Lucie Inns of Cheesology writes for the love of cheese…
In the UK we now have over 700 handmade cheeses – more than the French, apparently. Broadly speaking, cheeses can be categorised into texture and type. Within these categories there is a wide range of variations and with every year that passes more cheeses are created. Here’s an outline of the main styles of cheese.
Fresh cheeses – these are cheeses that are really young, a matter of days old and so young in fact that they have no skin or rind. Their flavour tends to be fresh and delicate with a soft spreadable texture. Some of these cheeses have a coating of herbs or peppercorns for decoration or to add a distinctive taste. The most recognisable of these cheeses tend to be made from goat’s or ewe’s milk.
Soft cheeses – these are young cheeses which have developed a skin or rind but are still soft textured on the inside. The most familiar will be the mould-ripened ones which have a soft bloomy white mould on their exterior, like brie or a soft goat’s cheese. To achieve this fluffy rind the cheesemaker generally adds a Penicillium starter culture to the milk and as the cheese matures so a thin coating of white mould develops. The cheese will ripen from the outside inwards and when it’s ready to eat the interior will still be gooey. Many of this type of goat’s cheese have an additional coating of charcoal ash which both encourages extra mould growth and balances out the acidity.
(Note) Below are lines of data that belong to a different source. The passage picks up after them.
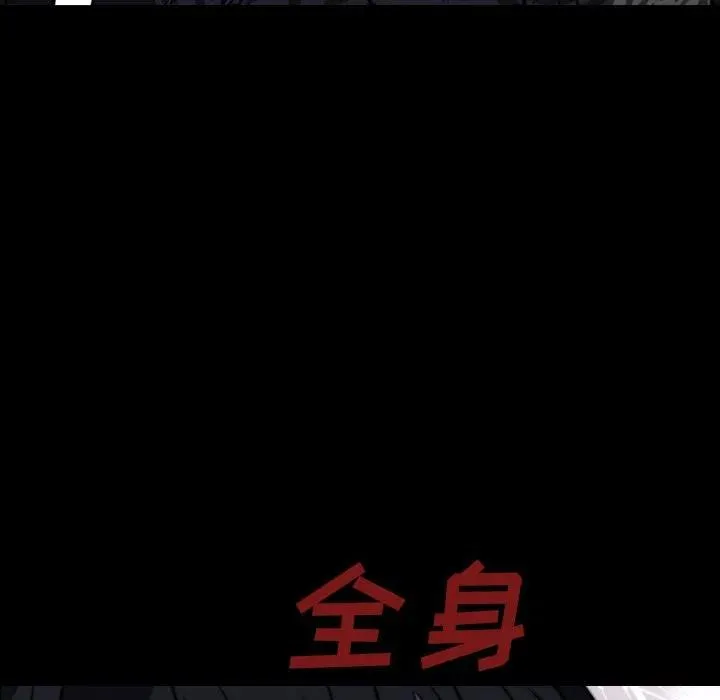 65 第144页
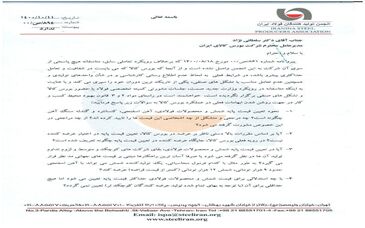 آیا بورس کالا ابزار دولت برای قیمت‌گذاری دستوری نوین شده است؟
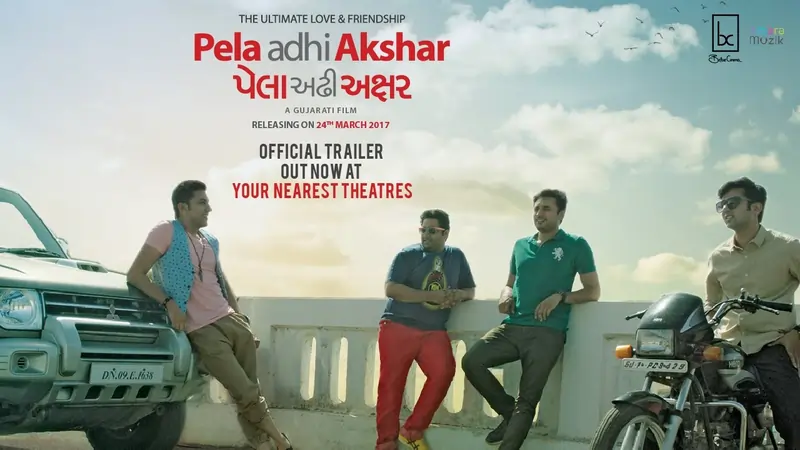 પેલા અઢી અક્ષર ફિલ્મ (૨૦૧૭)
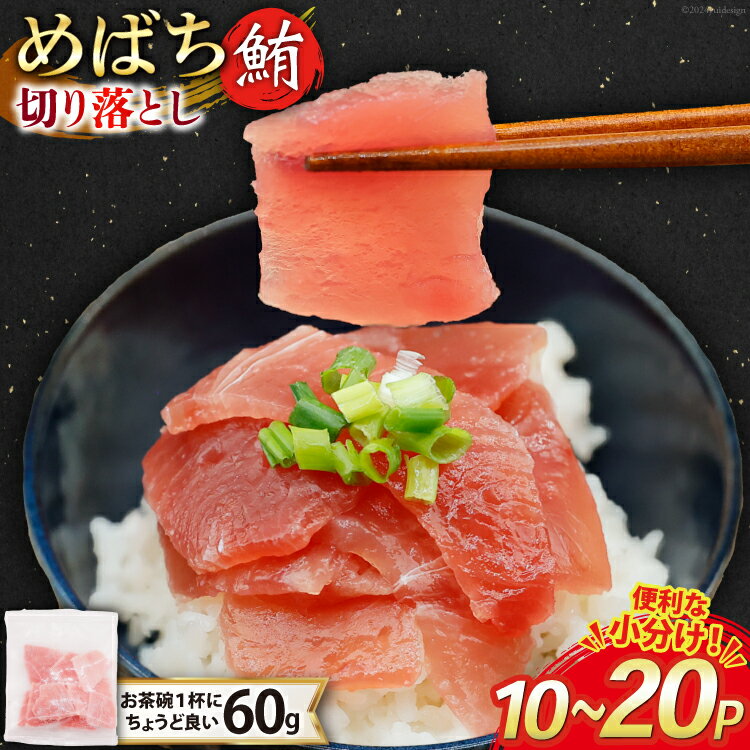 【ふるさと納税】選べるパック数 マグロ 切り落とし 天然 メバチマグロ 60g 10〜20パック 計600g〜1.2kg 冷凍 小分け [トライ産業 静岡県 吉田町 22424417] めばちまぐろ めばち鮪 まぐろ 鮪 maguro 刺身 さしみ 海鮮 海鮮丼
Semi-soft cheeses – these are cheeses that are generally characterised by a pungent odour. Stinking Bishop and Burwash Rose fall into this category. They are known as washed rind cheeses. As the cheeses mature, the cheesemaker will wash or brush the rind with either a salt water brine or alcohol which encourages the growth of particular bacteria and develops a sticky orange or brown rind. The pungency often fools people into thinking that the flavour of these cheeses will be strong, perhaps even overpowering but this is not the case. Most of these cheeses are mild and delicate in flavour. Like the soft cheeses, the bacteria on the exterior of the cheese encourages the inside curd to develop a soft voluptuous silky texture.
Hard cheeses – most of Britain’s traditional cheeses fall into this category, Cheddars, Double and Single Gloucesters, Wensleydales, Cheshires, Lancashires and so forth. This type of cheese is aged for longer than the other types, sometimes up to 2 years, creating a depth of flavour and a firmer drier texture.
And, finally, the Blue cheeses – these were originally created by aging the cheese in a cool humid atmosphere, like a cave or cellar where a natural growth of bacteria would form on and in the cheese. Today the process is more controlled with cheesemakers adding a particular blue mould to the curds and piercing the cheese with long thin needles allowing the air to penetrate deep into the cheese and encouraging the moulds to develop within.
So, what’s your favourite style of cheese?